Each year, we send the student Assistant Conductor of the University Chamber Choir off into the thronging embrace of the annual Association of British Choral Directors convention; this year, trumpeter, conductor, this year’s Music Society President, third-year Music Scholar Joe Prescott, headed off to Manchester; here, he reflects on time well spent…
Time flies when you are a student, particularly a student with an active Music Department, such as the one at the University of Kent. As I sat on the train heading north for ABCD Choral Directors’ Convention, it only seemed like yesterday that I was making the same journey west to Cardiff last year. Stepping out on to the platform at Manchester Piccadilly, I strode off in search of the venue this year, the prestigious Royal Northern College of Music.
Meeting old friends from all over the country was a great start to the evening, swapping musical notes and anecdotes! However, there was to be no slacking as following a brief introduction and the statutory issuing of badges , we were straight down to business.
The first sessions were warm ups, ice breakers and a bit of revision for those new to the convention. Name games, basic conducting techniques, reminders about posture and hand shaping all helped us to relax and focus, ready for sterner tests ahead in the second session.
Here we took the song, The Long Day Closes – a four part song with words by Chorley, set in four parts by Sir Arthur Sullivan – and looked at the techniques required when conducting this piece. It is a piece that we have performed in Chamber Choir so I felt confident in volunteering to conduct. It was great to have the expert tuition and the support of the others attending to bring out the soft, gentle, flowing nature of the piece. However, I could have done with longer as I had a image in my mind of how I wanted the piece to sound!
After dinner we discussed the how to develop a repertoire to suit a community and the choral highlights that you might include.
A hearty and delicious breakfast set us up well for the second day which began with some Jazz ‘warm ups’ from Will Todd. This developed amazingly into some exploration of the Dorian mode and pentatonic scale. Always being on the lookout for good warm ups, there was one percussion- based one that I am looking forward to trying out on the Chamber Choir! Creating ‘Vocal Baths was interesting as we held on 1st,3rd,5th, 7th and 10th notes in scales – another one to try out back in Kent.
Moving to more conducting, Campion’s Never weather-beaten sail was sight-conducting for many and the Elgar, As torrents in summer, proved tricky with its unusual entries.
After lunch we moved on to looking at more unusual time signatures, which will prove very useful in the coming year.
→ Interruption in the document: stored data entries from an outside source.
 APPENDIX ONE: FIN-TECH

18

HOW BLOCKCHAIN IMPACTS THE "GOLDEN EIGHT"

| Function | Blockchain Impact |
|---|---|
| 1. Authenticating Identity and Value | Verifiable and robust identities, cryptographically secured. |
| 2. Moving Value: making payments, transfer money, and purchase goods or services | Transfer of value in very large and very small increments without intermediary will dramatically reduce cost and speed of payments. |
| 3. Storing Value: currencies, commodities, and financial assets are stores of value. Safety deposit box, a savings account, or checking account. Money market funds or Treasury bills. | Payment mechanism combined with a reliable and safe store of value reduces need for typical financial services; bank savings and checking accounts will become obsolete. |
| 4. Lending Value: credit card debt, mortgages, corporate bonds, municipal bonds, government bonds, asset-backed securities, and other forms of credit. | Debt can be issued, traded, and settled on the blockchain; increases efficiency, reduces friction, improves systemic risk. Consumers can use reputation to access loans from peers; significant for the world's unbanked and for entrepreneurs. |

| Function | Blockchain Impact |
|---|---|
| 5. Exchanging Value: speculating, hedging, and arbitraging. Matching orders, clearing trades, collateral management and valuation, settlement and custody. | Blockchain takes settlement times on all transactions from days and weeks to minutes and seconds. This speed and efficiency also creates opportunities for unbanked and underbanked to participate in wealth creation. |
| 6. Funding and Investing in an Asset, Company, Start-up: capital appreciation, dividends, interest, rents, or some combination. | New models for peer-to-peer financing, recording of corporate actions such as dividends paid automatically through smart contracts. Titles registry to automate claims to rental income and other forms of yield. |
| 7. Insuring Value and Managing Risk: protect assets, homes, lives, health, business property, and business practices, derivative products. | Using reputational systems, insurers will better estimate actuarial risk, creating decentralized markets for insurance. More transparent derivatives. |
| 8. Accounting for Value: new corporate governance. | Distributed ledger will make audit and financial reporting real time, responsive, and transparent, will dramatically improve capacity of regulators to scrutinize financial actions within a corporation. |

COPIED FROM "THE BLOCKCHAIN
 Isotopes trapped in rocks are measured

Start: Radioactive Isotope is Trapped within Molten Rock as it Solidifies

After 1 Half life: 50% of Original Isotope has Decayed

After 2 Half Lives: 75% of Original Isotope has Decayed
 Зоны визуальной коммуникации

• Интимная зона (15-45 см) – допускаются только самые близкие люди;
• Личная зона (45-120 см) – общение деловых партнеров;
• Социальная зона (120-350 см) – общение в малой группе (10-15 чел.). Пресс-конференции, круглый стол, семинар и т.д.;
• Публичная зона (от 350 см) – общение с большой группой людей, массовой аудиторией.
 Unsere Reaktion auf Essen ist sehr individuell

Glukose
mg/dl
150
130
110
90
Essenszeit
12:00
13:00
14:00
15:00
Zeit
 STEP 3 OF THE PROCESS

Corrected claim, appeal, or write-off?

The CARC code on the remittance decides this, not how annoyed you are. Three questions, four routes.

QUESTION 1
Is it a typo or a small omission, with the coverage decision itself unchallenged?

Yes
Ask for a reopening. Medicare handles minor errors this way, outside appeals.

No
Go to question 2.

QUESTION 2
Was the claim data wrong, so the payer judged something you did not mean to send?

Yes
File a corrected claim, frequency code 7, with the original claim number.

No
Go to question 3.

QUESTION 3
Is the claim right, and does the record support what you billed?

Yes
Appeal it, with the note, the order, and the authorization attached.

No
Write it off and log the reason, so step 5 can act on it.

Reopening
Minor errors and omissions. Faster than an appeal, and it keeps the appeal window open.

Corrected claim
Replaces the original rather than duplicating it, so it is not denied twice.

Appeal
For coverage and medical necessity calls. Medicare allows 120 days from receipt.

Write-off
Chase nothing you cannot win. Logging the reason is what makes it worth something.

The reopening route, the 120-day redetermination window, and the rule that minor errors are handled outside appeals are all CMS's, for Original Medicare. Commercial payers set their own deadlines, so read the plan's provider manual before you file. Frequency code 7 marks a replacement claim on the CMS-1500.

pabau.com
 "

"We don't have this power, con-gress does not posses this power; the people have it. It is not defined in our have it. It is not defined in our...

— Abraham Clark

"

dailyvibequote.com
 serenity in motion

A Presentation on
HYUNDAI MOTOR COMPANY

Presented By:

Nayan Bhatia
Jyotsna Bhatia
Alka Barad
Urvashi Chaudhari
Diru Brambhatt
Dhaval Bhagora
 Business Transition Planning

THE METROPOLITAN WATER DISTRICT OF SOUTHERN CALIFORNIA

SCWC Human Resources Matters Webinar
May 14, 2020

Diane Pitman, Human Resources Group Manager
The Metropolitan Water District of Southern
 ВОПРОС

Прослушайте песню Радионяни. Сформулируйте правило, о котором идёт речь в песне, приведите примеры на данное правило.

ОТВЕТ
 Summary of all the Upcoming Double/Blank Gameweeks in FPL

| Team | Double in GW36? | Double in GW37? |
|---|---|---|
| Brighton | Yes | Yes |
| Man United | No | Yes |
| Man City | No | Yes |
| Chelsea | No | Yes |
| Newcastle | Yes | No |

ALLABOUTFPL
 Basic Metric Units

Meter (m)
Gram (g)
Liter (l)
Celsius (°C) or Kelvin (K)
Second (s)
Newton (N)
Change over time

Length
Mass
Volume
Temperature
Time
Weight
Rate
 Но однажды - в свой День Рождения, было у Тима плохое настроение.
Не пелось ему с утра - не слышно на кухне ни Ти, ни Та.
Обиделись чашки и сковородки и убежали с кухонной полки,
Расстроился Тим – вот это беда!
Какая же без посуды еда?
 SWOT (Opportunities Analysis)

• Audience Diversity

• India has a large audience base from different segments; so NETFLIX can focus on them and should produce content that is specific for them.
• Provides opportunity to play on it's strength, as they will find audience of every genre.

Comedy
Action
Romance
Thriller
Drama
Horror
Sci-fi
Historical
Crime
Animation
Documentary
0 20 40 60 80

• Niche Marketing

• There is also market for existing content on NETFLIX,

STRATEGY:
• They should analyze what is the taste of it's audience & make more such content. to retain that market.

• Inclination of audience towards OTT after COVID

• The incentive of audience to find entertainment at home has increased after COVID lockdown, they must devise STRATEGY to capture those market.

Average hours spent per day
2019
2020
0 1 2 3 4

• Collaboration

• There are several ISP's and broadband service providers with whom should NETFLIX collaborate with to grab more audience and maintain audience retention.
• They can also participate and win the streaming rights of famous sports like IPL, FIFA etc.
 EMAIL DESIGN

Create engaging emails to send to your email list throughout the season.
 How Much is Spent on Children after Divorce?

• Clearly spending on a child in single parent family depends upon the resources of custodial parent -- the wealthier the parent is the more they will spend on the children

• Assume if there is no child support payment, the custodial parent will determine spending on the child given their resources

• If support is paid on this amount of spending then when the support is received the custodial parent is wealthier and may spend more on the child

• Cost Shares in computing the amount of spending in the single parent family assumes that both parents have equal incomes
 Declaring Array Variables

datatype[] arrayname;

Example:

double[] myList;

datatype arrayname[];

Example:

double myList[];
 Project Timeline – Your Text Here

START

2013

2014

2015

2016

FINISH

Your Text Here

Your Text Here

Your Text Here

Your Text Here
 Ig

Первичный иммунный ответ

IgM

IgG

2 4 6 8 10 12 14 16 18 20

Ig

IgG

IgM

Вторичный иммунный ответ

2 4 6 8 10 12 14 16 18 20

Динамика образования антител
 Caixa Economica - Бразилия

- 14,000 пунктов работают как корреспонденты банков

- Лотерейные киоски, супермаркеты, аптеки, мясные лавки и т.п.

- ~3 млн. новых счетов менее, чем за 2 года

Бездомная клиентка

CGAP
Another warm up here based on nursery rhymes proved to be excellent practice for changes in tempo, speed and style. The great thing about this course is that you are learning together, there is constant discussion about conducting styles and techniques and we are always offering advice and support to each other. As last year I expect this will carry on throughout the year through social media.
The final part of Saturday was a Gala Concert given by a young all-boy’s choir (Cambiata North West) and a group from York University, The 24. Both groups performed to a very high standard but given the nature of the weekend it was very difficult to take your eyes off the conductor and to think how you might have interpreted these pieces! Finally The Academic Student Choir of the Ural Federal University (Russia) took to the stage. A choir that had incredible power but still had great prowess and technique.
Another highlight of the convention is always the chance to look at the latest choral publications and compositions. Many of these are free or sold at a much-reduced rate and I bought a number back for use this year at Kent with Sue and Dan. [Editor’s note: hurrah!]
I was very grateful to have been given the opportunity to attend the convention once again and felt honoured to represent the University in Manchester with some of the most important choral heads in the UK; can’t wait to embark on another great year of music-making at Kent.